Forex news for North American trade on October 17, 2018:
- FOMC minutes: Number of Fed officials saw the need to hike above long-run level
- May: Everyone wants a deal and I believe a deal will happen
- May said to be weighing extending Brexit transition period
- May spokesman: Britain is not calling for an extension of implementation period
- Canada manufacturing sales for August -0.4% versus -0.6% expected
- US Sept housing starts 1201K vs 1210K expected
- Ross: US is not the one that's slowing things down with EU on trade
- BOE's Cunliffe: You could see a big sterling fall depending on Brexit outcome
- Cunliffe: Next crisis may be related to market liquidity
- Weekly US oil inventories +6490K vs +2500K expected
- Kudlow: China hasn't responded yet to US requests on trade
- US planning to withdraw from international postal treaty in move against China - report
- Saudi consul in Turkey relieved of duties and placed under investigation
- Mueller expected to issue major findings soon after midterms - report
Markets:
- Gold down $1.50 to $1223
- WTI crude down $1.87 to $70.05
- US 10-year yields up 3 bps to 3.20%
- S&P 500 down 1 points to 2809
- USD leads, CAD lags
The US dollar was strong throughout trading on Wednesday with some hiccups along the way. USD/JPY was at 112.25 as North American arrived then tracked down to 112.02 where bids at the figure held even as sentiment deteriorated. As stocks turned back higher so did this pair and the gains accelerated after some hawkish details in the FOMC minutes. That sent the pair to a six-day high of 112.58 as it closed near the highs.

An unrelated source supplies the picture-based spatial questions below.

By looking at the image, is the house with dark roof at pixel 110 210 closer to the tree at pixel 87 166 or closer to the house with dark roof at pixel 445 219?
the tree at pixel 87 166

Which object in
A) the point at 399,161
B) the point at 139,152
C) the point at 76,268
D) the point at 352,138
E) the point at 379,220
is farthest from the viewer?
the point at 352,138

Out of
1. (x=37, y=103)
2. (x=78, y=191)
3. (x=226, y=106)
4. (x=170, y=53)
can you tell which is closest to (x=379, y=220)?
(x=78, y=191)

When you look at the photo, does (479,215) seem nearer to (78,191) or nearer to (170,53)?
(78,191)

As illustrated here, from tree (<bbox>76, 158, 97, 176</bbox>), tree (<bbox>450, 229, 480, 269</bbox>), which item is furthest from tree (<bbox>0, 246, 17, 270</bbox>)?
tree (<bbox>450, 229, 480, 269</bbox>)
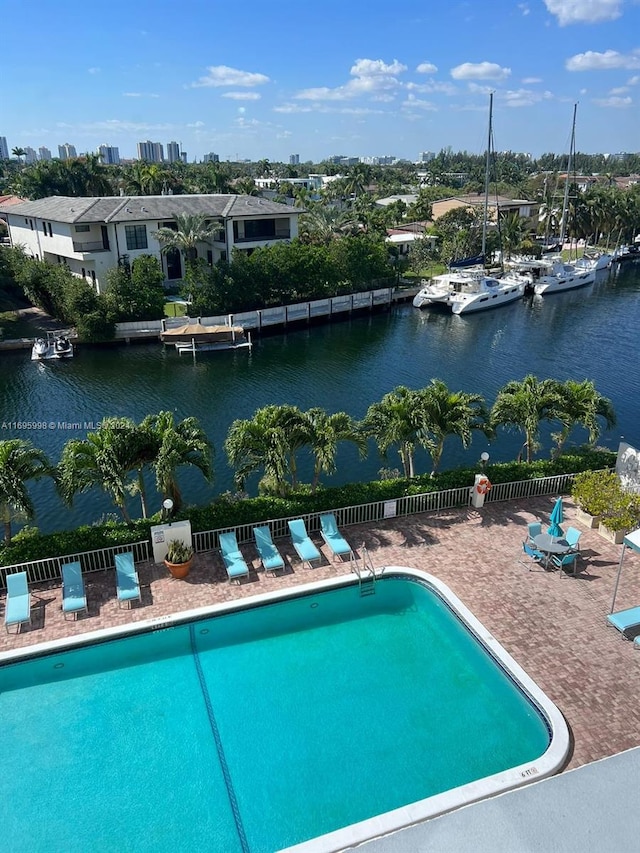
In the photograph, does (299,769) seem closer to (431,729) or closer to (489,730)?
(431,729)

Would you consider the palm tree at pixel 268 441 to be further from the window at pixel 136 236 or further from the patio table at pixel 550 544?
the window at pixel 136 236

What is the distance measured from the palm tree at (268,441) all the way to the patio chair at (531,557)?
714 centimetres

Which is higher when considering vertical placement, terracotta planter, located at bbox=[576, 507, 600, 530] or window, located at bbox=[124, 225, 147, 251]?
window, located at bbox=[124, 225, 147, 251]

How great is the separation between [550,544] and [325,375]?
84.9ft

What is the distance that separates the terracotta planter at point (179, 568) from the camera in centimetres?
1625

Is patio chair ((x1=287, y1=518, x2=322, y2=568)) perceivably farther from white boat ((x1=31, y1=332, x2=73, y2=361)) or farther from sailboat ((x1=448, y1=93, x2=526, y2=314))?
sailboat ((x1=448, y1=93, x2=526, y2=314))

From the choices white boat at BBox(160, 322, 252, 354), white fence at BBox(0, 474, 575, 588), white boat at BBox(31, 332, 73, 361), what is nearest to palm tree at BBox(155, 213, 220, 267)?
white boat at BBox(160, 322, 252, 354)

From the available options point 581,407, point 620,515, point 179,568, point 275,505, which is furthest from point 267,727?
point 581,407

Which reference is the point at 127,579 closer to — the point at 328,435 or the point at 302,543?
the point at 302,543

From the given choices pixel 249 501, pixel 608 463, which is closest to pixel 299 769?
pixel 249 501

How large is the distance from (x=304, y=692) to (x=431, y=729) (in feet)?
9.23

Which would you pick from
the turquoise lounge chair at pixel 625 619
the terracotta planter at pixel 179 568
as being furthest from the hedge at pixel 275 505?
the turquoise lounge chair at pixel 625 619

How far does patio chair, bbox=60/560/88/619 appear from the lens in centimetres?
1487

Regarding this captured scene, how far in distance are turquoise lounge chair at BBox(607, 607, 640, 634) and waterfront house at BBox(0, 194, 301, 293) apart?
45.7 m
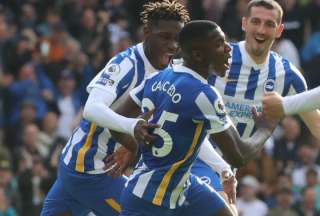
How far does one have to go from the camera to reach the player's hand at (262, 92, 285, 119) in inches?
373

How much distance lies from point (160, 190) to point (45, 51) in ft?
35.0

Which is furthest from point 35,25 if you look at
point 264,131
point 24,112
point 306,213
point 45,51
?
point 264,131

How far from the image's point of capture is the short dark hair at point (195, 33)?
29.0ft

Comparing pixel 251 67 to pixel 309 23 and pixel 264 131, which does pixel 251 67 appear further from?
pixel 309 23

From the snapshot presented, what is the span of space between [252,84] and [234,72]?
199 millimetres

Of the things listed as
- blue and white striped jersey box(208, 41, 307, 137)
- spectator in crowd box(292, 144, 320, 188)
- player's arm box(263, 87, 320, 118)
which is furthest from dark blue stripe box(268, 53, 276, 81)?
spectator in crowd box(292, 144, 320, 188)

EUR/USD was stuck in the doldrums in part due to continued pressure on Italian bonds and the expectation the EU will reject the budget. Italian 10s finished 9.5 bps higher to 3.55% and the euro tracked 75 pips lower to 1.1500, a one-week low.
Cable weakened on soft UK inflation but staged a rally early in US trading and rose to 1.3150 from 1.3100 but the bounce faded in the broad post-Minutes US dollar rally and the pair finished near 1.3115.
USD/CAD was especially strong in part due to weakening oil prices. The pair rallied 85 pips to 1.3020 as a steady bid underpinned the pair. Those gains erased the past two days of losses.
The other commodity currencies were also weak as AUD/USD dropped to 0.7100 and NZD/USD slid to 0.6548.